## Exercise
Up to and including the line that contains "scientific name: Cephalophus nigrifrons", repeat each line of the data exactly, starting from the first.

───── Task data ─────

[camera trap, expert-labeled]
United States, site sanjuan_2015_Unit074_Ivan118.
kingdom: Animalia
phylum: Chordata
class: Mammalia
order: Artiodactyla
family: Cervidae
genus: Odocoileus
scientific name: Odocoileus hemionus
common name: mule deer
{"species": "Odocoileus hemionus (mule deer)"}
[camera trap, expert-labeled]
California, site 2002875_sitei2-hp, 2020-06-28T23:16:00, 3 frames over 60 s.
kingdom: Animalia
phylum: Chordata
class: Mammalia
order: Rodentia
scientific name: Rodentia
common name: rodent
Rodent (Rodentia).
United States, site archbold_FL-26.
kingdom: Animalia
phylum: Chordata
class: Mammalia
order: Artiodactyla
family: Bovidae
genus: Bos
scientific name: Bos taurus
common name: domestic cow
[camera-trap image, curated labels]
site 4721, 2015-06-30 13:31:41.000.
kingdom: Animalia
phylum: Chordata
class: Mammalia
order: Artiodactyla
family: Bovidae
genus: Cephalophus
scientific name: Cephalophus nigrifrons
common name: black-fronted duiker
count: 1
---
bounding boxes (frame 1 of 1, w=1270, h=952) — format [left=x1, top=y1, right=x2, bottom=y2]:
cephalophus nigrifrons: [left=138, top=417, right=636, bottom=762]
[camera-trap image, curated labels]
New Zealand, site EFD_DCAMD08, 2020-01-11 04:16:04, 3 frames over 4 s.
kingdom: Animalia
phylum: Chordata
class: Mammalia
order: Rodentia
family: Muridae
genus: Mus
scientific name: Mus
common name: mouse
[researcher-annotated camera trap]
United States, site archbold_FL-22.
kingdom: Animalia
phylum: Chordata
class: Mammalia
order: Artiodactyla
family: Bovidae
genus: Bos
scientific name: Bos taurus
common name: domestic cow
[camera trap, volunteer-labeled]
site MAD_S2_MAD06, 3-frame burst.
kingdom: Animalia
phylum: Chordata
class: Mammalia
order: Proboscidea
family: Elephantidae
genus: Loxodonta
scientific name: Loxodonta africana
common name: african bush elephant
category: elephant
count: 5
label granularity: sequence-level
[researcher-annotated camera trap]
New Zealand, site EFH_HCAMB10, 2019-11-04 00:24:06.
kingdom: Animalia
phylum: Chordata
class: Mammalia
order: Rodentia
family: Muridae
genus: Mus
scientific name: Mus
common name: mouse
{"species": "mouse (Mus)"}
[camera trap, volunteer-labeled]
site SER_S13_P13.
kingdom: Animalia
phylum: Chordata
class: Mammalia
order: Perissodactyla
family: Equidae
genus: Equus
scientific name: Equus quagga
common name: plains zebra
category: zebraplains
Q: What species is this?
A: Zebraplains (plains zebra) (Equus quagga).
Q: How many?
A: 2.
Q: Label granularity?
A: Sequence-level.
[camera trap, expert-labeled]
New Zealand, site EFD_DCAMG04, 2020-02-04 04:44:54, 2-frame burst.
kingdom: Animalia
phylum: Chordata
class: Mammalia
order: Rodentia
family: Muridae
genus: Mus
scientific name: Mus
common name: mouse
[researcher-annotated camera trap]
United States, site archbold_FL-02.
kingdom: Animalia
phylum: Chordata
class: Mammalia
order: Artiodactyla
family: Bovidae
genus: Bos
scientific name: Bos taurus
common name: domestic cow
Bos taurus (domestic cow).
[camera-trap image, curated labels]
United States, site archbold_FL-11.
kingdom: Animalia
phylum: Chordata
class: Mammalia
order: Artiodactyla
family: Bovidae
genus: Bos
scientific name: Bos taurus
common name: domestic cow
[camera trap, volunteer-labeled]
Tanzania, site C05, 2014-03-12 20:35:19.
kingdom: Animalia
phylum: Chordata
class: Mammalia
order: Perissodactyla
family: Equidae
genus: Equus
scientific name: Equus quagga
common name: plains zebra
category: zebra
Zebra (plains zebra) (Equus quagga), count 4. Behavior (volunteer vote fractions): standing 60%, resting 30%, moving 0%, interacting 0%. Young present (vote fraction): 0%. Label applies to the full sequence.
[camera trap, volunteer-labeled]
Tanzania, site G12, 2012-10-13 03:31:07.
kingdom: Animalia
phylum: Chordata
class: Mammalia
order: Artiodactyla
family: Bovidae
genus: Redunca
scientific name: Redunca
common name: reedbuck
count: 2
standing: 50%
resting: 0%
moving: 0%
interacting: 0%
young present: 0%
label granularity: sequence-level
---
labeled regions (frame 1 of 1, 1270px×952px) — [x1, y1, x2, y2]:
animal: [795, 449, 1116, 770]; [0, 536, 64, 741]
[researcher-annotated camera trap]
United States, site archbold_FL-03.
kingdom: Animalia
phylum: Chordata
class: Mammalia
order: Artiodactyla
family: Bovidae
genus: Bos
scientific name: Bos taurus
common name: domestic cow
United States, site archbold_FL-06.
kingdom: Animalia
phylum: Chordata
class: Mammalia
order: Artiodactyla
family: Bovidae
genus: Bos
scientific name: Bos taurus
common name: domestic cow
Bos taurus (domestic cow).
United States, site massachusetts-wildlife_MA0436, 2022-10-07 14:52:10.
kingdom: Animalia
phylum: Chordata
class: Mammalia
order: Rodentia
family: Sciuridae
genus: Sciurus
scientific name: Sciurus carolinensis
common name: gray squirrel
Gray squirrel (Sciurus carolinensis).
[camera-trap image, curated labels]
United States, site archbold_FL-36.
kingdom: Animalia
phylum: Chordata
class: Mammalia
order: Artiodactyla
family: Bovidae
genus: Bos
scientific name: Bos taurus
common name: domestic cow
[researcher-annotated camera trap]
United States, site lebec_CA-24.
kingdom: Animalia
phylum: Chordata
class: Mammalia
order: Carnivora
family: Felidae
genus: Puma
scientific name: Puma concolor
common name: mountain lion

─────

## Exercise output
[camera trap, expert-labeled]
United States, site sanjuan_2015_Unit074_Ivan118.
kingdom: Animalia
phylum: Chordata
class: Mammalia
order: Artiodactyla
family: Cervidae
genus: Odocoileus
scientific name: Odocoileus hemionus
common name: mule deer
{"species": "Odocoileus hemionus (mule deer)"}
[camera trap, expert-labeled]
California, site 2002875_sitei2-hp, 2020-06-28T23:16:00, 3 frames over 60 s.
kingdom: Animalia
phylum: Chordata
class: Mammalia
order: Rodentia
scientific name: Rodentia
common name: rodent
Rodent (Rodentia).
United States, site archbold_FL-26.
kingdom: Animalia
phylum: Chordata
class: Mammalia
order: Artiodactyla
family: Bovidae
genus: Bos
scientific name: Bos taurus
common name: domestic cow
[camera-trap image, curated labels]
site 4721, 2015-06-30 13:31:41.000.
kingdom: Animalia
phylum: Chordata
class: Mammalia
order: Artiodactyla
family: Bovidae
genus: Cephalophus
scientific name: Cephalophus nigrifrons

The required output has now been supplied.